The negative effects on health and the economical costs of weather events in the U.S.

Synopsis

This document is a report on the analysis of the U.S. National Oceanic and Atmospheric Administration's (NOAA) storm database. The main objective of the analysis is to identify weather events that have the most sever effects on human health (injuries and fatalities), and that have the highest economical costs across the United States.

It is very important to note, that the NOAA storm database is a low quality piece of shit, and if this would be a real life assignment, I would like to see heads roll in the dust for preparing such a crappy data table. The naming conventions for weather events (the main focus of the database) is practically non-existent, full of typos and inconsistencies. The complete cleanup of the database would be highly desirable, yet I can't envision myself wasting my time on it - and it is also outside of the scope of this assignment.

Data Processing

The data is stored in comma-separated table format. First it needed to be uncompressed from .bz format. While its size is rather large (>500Mb), the data.table library cannot be used, due to a number of inconsistencies in the file.
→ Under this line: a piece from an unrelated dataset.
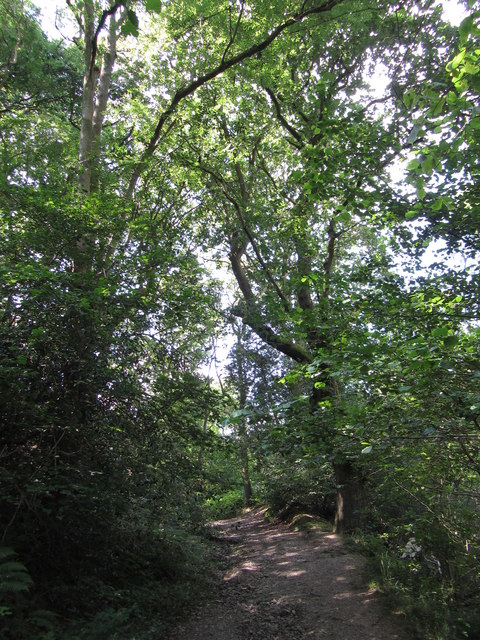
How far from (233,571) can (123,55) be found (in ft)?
47.9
So it's read.csv for us, folks, even it it takes several mins to load in..

Loading in data

data <- read.csv("repdata-data-StormData.csv", head = T, sep = ",")  #That's 2 data too much in that file name

We only need 5 columns (event type, injuries, fatalities, property damage and crop damage), therefore to speed up things I have saved only these columns to a new data frame.

Subsetting the relevant columns

data_relevant <- cbind(data$INJURIES, data$FATALITIES, data$PROPDMG, data$CROPDMG)
data_relevant <- data.frame(data_relevant)
data_relevant$EVTYPE <- data$EVTYPE
colnames(data_relevant) <- c("INJURIES", "FATALITIES", "PROPDMG", "CROPDMG", 
    "EVTYPE")

This new data frame with only the relevant columns was splitted by event type.

Splitting by event types

splitted_data <- split(data_relevant, data_relevant$EVTYPE)
sums <- data.frame(names(splitted_data))

I've calculated the sums of each columns, in order to gain the accumulated number of injuries, fatalities, property and crop damage, splitted by event types.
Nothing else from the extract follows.